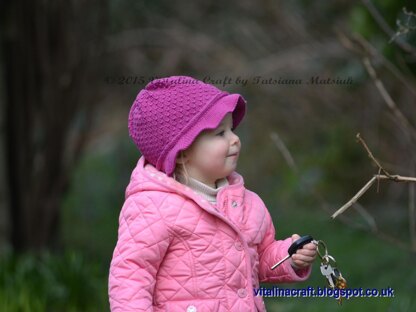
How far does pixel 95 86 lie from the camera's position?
6.99 m

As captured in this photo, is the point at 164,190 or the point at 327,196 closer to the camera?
the point at 164,190

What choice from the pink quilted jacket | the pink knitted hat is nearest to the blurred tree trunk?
the pink knitted hat

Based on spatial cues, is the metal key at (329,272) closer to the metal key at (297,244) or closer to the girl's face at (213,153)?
the metal key at (297,244)

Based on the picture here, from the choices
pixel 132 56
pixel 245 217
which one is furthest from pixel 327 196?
pixel 245 217

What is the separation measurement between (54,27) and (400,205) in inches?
167

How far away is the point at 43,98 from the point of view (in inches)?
266

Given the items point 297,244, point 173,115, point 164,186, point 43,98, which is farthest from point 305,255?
point 43,98

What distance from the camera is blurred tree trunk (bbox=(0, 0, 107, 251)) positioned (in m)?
6.59

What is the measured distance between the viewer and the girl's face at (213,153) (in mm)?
2898

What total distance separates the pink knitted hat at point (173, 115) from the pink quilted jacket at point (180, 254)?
102 mm

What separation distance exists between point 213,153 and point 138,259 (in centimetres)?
43

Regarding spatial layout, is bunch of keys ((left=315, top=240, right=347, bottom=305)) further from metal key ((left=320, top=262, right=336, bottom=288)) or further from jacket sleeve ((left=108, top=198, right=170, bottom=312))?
jacket sleeve ((left=108, top=198, right=170, bottom=312))

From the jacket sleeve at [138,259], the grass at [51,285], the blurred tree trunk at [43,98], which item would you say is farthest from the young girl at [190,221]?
the blurred tree trunk at [43,98]

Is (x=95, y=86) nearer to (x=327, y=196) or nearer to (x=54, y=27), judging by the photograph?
(x=54, y=27)
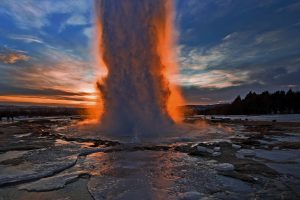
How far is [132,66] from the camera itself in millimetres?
18969

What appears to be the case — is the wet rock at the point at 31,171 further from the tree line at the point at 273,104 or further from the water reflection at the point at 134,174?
the tree line at the point at 273,104

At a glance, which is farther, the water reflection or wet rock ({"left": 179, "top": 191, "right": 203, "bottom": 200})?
the water reflection

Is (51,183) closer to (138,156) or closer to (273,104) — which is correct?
(138,156)

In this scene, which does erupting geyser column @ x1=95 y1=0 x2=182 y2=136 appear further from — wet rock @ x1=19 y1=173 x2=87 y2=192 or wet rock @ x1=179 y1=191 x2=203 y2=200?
wet rock @ x1=179 y1=191 x2=203 y2=200

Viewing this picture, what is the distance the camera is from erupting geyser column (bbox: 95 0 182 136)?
18719 millimetres

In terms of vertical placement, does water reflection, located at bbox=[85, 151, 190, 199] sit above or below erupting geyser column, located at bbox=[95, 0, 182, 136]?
below

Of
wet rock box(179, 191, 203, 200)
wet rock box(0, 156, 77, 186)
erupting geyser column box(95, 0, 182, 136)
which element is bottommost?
wet rock box(179, 191, 203, 200)

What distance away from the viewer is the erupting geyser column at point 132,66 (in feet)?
61.4

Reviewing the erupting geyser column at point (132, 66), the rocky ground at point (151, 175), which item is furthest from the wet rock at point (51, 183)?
the erupting geyser column at point (132, 66)

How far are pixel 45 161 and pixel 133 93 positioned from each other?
10473mm

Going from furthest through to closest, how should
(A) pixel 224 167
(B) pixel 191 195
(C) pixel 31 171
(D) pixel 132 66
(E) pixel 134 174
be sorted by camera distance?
(D) pixel 132 66 < (A) pixel 224 167 < (C) pixel 31 171 < (E) pixel 134 174 < (B) pixel 191 195

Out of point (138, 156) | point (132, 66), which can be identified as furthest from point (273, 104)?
point (138, 156)

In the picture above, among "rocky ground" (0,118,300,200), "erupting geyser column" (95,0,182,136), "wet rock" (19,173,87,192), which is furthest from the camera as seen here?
"erupting geyser column" (95,0,182,136)

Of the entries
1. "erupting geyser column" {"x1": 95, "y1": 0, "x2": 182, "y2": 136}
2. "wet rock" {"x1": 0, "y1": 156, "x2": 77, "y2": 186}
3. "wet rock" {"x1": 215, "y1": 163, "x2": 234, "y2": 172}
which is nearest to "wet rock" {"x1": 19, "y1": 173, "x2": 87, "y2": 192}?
"wet rock" {"x1": 0, "y1": 156, "x2": 77, "y2": 186}
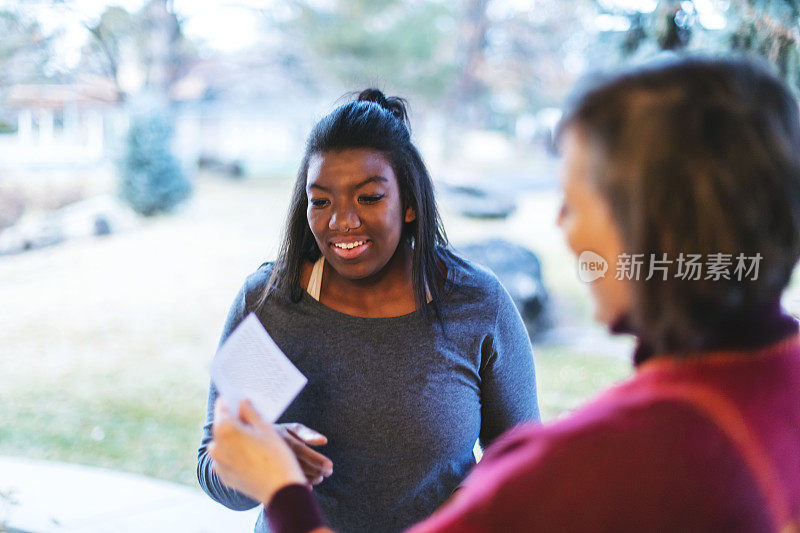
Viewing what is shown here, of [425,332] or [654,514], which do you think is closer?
[654,514]

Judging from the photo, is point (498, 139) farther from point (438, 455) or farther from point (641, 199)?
point (641, 199)

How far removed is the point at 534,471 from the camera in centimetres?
62

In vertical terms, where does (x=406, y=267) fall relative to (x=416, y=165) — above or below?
below

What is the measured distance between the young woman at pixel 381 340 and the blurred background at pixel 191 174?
8.05 feet

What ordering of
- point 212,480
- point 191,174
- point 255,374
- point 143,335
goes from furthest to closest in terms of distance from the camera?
point 191,174, point 143,335, point 212,480, point 255,374

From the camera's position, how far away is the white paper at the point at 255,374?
994 mm

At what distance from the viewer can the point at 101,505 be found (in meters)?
2.21

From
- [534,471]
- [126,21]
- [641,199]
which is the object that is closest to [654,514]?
[534,471]

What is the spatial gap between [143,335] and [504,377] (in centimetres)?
392

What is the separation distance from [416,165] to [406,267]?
22 centimetres

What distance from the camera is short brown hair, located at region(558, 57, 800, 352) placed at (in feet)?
1.96

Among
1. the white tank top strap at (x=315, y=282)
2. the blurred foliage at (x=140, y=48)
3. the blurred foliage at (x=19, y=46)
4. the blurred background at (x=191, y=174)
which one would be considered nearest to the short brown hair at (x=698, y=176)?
the white tank top strap at (x=315, y=282)

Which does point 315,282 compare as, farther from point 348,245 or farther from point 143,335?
point 143,335

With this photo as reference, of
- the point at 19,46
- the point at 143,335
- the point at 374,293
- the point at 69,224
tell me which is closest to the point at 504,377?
the point at 374,293
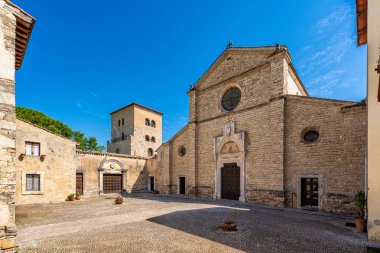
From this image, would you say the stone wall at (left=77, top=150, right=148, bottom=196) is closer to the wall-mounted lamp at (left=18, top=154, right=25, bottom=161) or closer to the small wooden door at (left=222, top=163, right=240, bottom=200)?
the wall-mounted lamp at (left=18, top=154, right=25, bottom=161)

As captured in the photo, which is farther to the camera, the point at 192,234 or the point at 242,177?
the point at 242,177

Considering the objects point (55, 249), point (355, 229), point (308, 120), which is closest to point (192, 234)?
point (55, 249)

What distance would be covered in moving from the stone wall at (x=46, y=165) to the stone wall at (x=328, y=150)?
51.7ft

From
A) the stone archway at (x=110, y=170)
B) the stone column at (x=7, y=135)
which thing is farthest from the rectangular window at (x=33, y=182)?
the stone column at (x=7, y=135)

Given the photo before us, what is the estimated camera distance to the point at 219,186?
15.6m

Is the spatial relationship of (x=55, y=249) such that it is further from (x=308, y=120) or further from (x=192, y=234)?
(x=308, y=120)

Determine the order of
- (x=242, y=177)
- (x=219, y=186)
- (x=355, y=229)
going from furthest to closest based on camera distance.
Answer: (x=219, y=186), (x=242, y=177), (x=355, y=229)

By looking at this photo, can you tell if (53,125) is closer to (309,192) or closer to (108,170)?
(108,170)

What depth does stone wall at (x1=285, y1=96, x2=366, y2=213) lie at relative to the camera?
986 centimetres

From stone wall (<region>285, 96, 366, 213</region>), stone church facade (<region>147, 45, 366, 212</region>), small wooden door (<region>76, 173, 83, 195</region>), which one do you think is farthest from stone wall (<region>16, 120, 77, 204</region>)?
stone wall (<region>285, 96, 366, 213</region>)

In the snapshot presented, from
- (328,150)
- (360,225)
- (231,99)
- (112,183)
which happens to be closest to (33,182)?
(112,183)

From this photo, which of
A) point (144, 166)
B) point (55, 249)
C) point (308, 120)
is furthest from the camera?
point (144, 166)

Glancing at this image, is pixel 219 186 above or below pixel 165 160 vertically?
below

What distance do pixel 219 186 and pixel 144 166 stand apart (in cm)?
1079
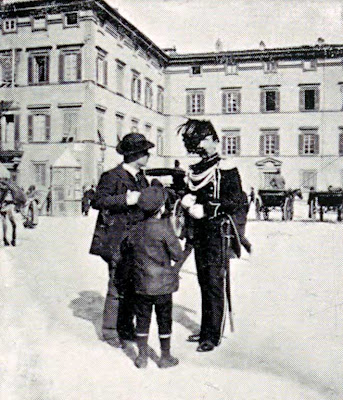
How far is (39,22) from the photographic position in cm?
2200

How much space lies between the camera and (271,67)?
101 ft

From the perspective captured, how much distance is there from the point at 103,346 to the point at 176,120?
27.8 metres

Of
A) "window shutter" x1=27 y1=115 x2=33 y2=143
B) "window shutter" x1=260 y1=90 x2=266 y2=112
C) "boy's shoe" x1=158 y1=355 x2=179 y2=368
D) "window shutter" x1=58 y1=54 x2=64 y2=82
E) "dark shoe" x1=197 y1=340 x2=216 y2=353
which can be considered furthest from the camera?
"window shutter" x1=260 y1=90 x2=266 y2=112

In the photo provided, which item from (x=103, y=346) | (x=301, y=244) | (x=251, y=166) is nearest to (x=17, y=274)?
(x=103, y=346)

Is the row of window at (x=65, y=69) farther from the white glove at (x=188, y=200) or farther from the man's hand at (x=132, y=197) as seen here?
the man's hand at (x=132, y=197)

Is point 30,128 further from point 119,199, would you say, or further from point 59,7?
point 119,199

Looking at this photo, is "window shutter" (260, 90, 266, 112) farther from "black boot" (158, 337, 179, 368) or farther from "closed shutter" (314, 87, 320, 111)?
"black boot" (158, 337, 179, 368)

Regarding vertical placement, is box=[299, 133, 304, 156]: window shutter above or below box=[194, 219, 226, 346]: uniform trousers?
above

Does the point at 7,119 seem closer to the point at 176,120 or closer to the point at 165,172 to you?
the point at 176,120

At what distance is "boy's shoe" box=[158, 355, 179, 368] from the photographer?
3.33 meters

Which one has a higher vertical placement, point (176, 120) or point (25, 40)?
point (25, 40)

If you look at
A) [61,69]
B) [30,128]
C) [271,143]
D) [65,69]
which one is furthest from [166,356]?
[271,143]

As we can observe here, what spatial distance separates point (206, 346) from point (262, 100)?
28761 millimetres

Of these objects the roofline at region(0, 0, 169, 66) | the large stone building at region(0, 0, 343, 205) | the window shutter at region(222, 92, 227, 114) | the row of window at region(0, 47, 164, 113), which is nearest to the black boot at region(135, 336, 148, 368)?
the large stone building at region(0, 0, 343, 205)
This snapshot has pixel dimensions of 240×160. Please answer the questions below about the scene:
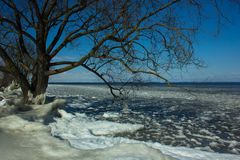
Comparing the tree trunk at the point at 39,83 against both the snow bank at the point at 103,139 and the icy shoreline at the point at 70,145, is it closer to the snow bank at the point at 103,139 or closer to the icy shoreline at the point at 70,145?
the snow bank at the point at 103,139

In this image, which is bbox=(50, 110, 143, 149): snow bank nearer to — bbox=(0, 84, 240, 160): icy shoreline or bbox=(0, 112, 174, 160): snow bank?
bbox=(0, 84, 240, 160): icy shoreline

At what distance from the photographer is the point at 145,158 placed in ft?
12.5

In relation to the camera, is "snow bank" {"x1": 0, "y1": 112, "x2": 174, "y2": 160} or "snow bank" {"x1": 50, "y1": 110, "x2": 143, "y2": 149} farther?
"snow bank" {"x1": 50, "y1": 110, "x2": 143, "y2": 149}

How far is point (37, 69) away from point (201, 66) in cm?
586

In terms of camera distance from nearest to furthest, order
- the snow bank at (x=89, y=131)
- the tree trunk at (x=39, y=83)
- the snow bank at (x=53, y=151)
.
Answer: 1. the snow bank at (x=53, y=151)
2. the snow bank at (x=89, y=131)
3. the tree trunk at (x=39, y=83)

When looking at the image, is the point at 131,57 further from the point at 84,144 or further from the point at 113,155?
the point at 113,155

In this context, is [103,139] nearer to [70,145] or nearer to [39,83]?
[70,145]

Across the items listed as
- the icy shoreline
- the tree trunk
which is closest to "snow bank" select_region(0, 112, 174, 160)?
the icy shoreline

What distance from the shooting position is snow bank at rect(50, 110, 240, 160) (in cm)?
478

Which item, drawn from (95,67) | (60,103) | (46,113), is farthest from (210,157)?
(60,103)

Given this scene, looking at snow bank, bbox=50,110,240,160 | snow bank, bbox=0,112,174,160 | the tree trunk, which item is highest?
the tree trunk

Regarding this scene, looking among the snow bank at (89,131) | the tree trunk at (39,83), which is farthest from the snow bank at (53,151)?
the tree trunk at (39,83)

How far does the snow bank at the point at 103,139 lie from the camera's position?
15.7ft

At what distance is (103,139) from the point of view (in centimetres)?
574
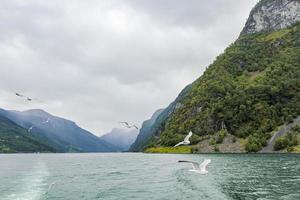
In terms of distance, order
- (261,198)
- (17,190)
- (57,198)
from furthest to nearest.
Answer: (17,190) < (57,198) < (261,198)

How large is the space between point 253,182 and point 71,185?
30.8 m

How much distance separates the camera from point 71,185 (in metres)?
73.3

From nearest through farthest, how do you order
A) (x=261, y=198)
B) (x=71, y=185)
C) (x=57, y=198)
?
(x=261, y=198) < (x=57, y=198) < (x=71, y=185)

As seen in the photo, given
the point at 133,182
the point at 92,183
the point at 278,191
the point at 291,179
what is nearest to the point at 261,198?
the point at 278,191

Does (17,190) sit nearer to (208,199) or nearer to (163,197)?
(163,197)

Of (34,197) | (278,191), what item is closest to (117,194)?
(34,197)

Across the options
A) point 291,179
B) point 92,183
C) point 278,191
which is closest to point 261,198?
point 278,191

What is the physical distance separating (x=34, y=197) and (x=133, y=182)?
20.0 metres

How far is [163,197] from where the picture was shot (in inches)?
2276

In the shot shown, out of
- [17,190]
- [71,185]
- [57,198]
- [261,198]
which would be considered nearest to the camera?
[261,198]

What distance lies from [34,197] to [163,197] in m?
18.3

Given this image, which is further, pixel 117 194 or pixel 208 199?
pixel 117 194

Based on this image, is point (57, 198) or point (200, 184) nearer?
point (57, 198)

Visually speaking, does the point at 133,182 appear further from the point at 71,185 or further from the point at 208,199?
the point at 208,199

=-=-=

§ TASK TO CARRY OUT
Give again exactly the lines from the one holding "Which item, drawn" to the final line of the records, both ends included; any pictures stay out.

§ ANSWER FOR THE TASK
Which item, drawn from (95,67) | (60,103) | (46,113), is farthest from (210,157)?
(60,103)

Given this scene, looking at snow bank, bbox=50,110,240,160 | snow bank, bbox=0,112,174,160 | the tree trunk, which item is highest?
the tree trunk

Regarding this scene, looking among the snow bank at (89,131) | the tree trunk at (39,83), which is farthest from the snow bank at (53,151)?
the tree trunk at (39,83)

How far does the snow bank at the point at 103,139 lie from the camera's position?
15.7ft

At what distance is (103,139) from the point of view (in centimetres)?
574
In terms of distance, order
- (261,198)
- (17,190)
- (57,198)
from furthest to nearest.
Answer: (17,190) < (57,198) < (261,198)

How large is the space between point 253,182 and point 71,185?
30.8 m

How much distance separates the camera from point 71,185 (in metres)?
73.3

From nearest through farthest, how do you order
A) (x=261, y=198)
B) (x=71, y=185)
C) (x=57, y=198)
?
(x=261, y=198) < (x=57, y=198) < (x=71, y=185)

As seen in the photo, given
the point at 133,182
the point at 92,183
the point at 278,191
the point at 291,179
what is nearest to the point at 261,198?
the point at 278,191

Does (17,190) sit nearer to (208,199) or nearer to (163,197)?
(163,197)

Of (34,197) | (278,191), what item is closest to (117,194)?
(34,197)

Across the options
A) point 291,179
B) point 92,183
C) point 278,191
which is closest to point 261,198?
point 278,191

What is the physical distance separating (x=34, y=197) and (x=133, y=182)?
20.0 metres

How far is [163,197] from where the picture was shot (in inches)?
2276

In the shot shown, out of
- [17,190]
- [71,185]
- [57,198]
- [261,198]
which would be considered nearest to the camera?
[261,198]

What distance lies from [34,197] to [163,197] in m?
18.3

Given this image, which is further, pixel 117 194 or pixel 208 199?
pixel 117 194

Based on this image, is point (57, 198) or point (200, 184) nearer?
point (57, 198)

Visually speaking, does the point at 133,182 appear further from the point at 71,185 or further from the point at 208,199?
the point at 208,199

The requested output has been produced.